It is evident that no ordinary capital would be sufficient for the supplying of money on call to mills in the immense quantity needed, and it is here that the banker’s capital is called into use. The commission house is usually a concern of substantial means, sometimes very rich, and nearly always of a financial standing, which will give it, on its own account, an assured credit. At certain times of the year the calls for money from the mills are greater than at other times, and as shipments come forward, and advances are required, the commission house, in order to put itself in funds, will issue a series of its own notes in convenient sized amounts, $5,000 to $10,000 each, for instance, and will offer these for sale, through its note broker.
This paper, which commands an advantageously low rate of interest, and which is issued for convenient periods of time, averaging perhaps four months, is much sought after by banks and other institutions in primary markets and throughout the country wishing to invest current funds in a safe and not unprofitable medium. This paper is so acceptable to banks not only because the credit of the issuing firm is behind it, but also because it is known that the money which is obtained for the notes will be lent out to mills on ample collateral.
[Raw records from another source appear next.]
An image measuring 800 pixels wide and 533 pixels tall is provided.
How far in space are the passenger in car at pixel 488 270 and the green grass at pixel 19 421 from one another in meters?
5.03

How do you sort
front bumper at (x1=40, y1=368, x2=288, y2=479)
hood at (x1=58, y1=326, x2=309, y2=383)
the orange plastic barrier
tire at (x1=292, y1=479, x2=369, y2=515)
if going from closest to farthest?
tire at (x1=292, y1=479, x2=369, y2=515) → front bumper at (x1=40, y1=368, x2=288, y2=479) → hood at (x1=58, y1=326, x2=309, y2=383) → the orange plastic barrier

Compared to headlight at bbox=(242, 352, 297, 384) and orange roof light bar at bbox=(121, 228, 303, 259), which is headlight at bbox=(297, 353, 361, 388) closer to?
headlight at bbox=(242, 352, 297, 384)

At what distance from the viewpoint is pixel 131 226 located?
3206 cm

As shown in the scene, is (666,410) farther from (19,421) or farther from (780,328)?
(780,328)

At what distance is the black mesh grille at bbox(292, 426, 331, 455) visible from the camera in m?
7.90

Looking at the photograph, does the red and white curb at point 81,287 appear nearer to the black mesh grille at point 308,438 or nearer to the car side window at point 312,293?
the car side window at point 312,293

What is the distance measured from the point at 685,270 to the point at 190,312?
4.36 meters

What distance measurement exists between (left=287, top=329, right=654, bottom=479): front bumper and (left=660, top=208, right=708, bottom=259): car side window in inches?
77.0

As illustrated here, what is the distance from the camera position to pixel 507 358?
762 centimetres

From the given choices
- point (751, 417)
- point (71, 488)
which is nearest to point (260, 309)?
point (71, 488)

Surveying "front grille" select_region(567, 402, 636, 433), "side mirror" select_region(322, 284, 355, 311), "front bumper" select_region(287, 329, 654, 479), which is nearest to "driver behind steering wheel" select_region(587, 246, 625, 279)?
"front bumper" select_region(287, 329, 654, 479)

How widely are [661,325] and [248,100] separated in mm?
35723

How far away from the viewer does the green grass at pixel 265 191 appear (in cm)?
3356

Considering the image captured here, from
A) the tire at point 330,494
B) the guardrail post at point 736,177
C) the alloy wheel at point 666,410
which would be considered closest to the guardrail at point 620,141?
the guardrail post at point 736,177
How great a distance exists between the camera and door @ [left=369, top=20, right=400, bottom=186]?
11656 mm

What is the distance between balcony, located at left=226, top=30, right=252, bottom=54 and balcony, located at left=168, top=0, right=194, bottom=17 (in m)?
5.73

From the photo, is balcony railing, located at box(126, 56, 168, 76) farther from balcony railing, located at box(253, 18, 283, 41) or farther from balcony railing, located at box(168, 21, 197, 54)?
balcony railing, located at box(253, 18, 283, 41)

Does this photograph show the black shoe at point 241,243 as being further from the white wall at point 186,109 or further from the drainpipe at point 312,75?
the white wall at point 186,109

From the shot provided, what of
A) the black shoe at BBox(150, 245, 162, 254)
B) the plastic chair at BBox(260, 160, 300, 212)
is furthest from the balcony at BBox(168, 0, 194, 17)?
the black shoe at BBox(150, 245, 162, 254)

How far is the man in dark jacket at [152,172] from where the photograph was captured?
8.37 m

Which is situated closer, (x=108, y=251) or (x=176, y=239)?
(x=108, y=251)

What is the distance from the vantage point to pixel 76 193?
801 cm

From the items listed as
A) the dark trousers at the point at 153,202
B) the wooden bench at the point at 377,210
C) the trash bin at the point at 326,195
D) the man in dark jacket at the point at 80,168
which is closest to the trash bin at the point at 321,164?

The issuing house is in a position so entirely safe that hardly ever can a question arise as to its ability to take care of its borrowings.
CHAPTER V
Financing Cotton and Cotton Cloth
NO industry shows better than the cotton industry the economic importance of banking service. No industry, perhaps, utilizes to such a complete extent the modern instruments of credit, nor is so dependent upon these instruments for its proper functioning. At no point in the progress from seed to cloth is the capital represented by the cotton necessarily or even customarily tied up. And not only may the cotton itself at any stage be the basis of credit accommodation, but also, the actual added value which the labor of any factor in the chain may give to the cotton may itself be realized upon in advance. The credit possibilities of the industry have grown with the admission of acceptances to rediscount in the Federal Reserve Banks, and this admissibility has likewise played a part in the present growth of the warehouse system, the lack of which was a handicap to the industry in past years.
Credit Necessary from Seed
to Finished Product
In considering the raw cotton and the cloth market it was necessary to include some account of the financial and banking processes involved in the various commercial transactions undertaken. It is perhaps advisable, however, even at the risk of some repetition, to give a quick survey of the financial and credit aspects of the industry as a whole from the time the cotton is placed in the ground up to the actual sale to the cutter-up or the jobber.
The utilization of credit begins, as we have seen, with the very planting of the crop. Many of the growers, even those who own their farms, are men of limited means, and are not able to pay for the necessaries of life and of labor during the long growing season. The country storekeeper, accordingly, in return for a lien on the crop, allows them credit at his store, usually charging interest based on the monthly statement of their ledger accounts. He in turn receives the necessary accommodation for his own purchases from the local bank, or from the local buyer or factor with whom he is affiliated. The high prices prevailing during the past few years have undoubtedly changed to some extent the small grower’s financial position.